Friday, December 3, 2010

Court of Fools: Episode 3

Episode 3: Felix Montes-Rodriguez v. People of the State of CO

Colorado Supreme Court
Year: 2010
Majority: Michael L. Bender
Joined by: Gregory J. Hobbs, Jr.
                Mary Mullarkey
                Alex J. Martinez
Dissent: Nathan B. Coats
Joined by: Nancy E. Rice
                Allison Eid

This case came about when Felix Montes-Rodriguez applied for a vehicle loan using his name and address, but a social security number belonging to someone else.

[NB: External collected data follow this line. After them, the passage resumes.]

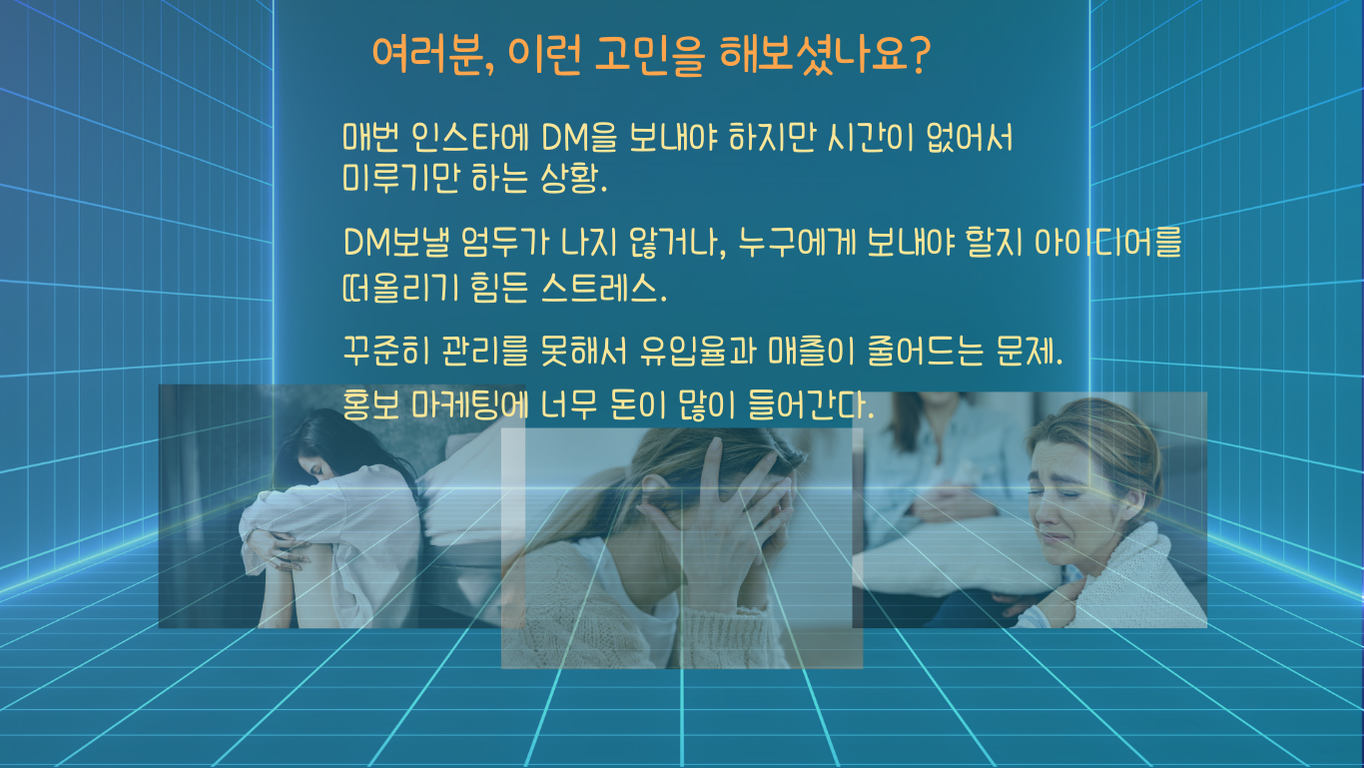 여러분, 이런 고민을 해보셨나요?

매번 인스타에 DM을 보내야 하지만 시간이 없어서 미루기만 하는 상황.

DM보낼 엄두가 나지 않거나, 누구에게 보내야 할지 아이디어를 떠올리기 힘든 스트레스.

꾸준히 관리를 못해서 유입율과 매출이 줄어드는 문제.

홍보 마케팅에 너무 돈이 많이 들어간다.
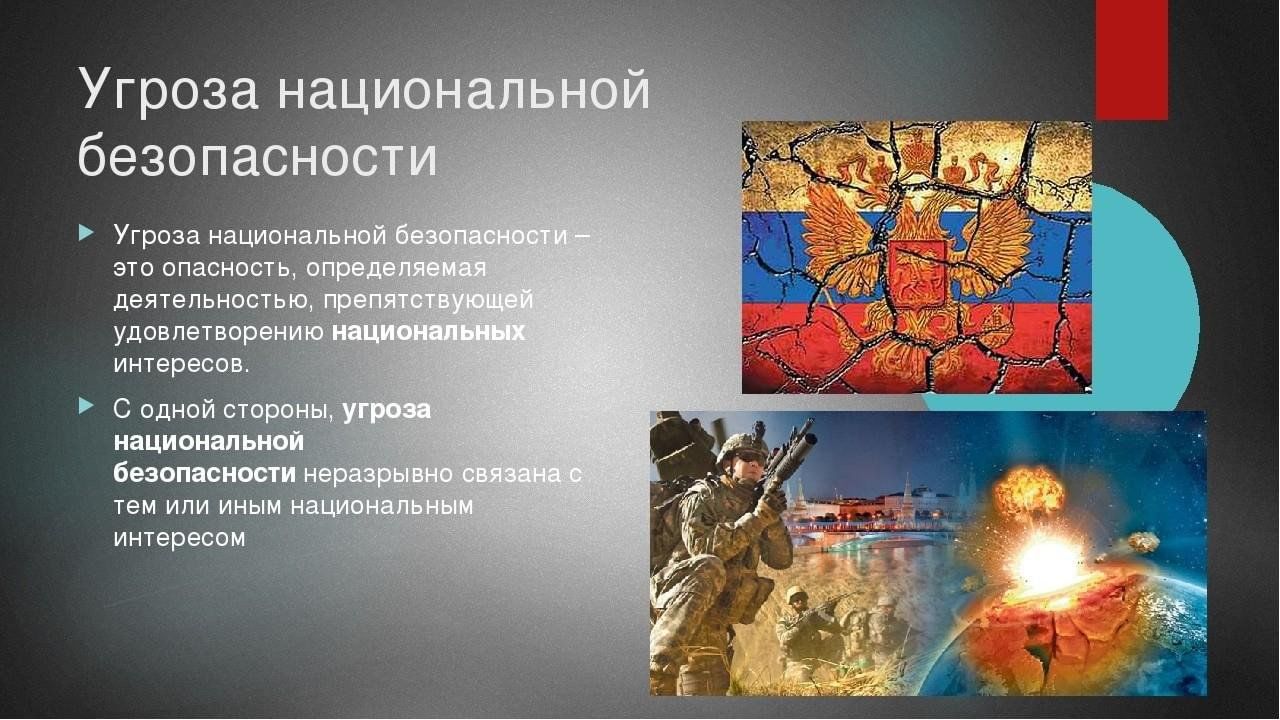 Угроза национальной безопасности

Угроза национальной безопасности – это опасность, определяемая деятельностью, препятствующей удовлетворению национальных интересов.

С одной стороны, угроза национальной безопасности неразрывно связана с тем или иным национальным интересом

He was originally convicted under Colorado's criminal impersonation statute and the case was appealed, eventually reaching the state's supreme court.

The conviction was overturned because the court held that Montes-Rodriguez did not "assume a false or fictitious identity or capacity". The court goes on to say, "we hold that one assumes a false or fictitious capacity in violation of the statute when he or she assumes a false legal qualification, power, fitness, or role," and that "the prosecution failed to present evidence that a social security number gives one the legal qualification, fitness, or power to receive a loan." Essentially their argument is that the SSN was required by the bank and not the law in order to receive the loan. This is utterly ridiculous. Not every qualification, power, fitness or role is issued by or required by the government. The bank might also require that you show proof of continuous employment. If you submit a resume belonging to someone else, is that not assuming a false role? Apparently not in Colorado since the government doesn't require employment verification for a loan.

This is an extremely bad decision in that it limits the ways in which identity theft and impersonation can be prosecuted. Now as long as someone uses their own name and address, they can steal whatever other information they need to get what they want.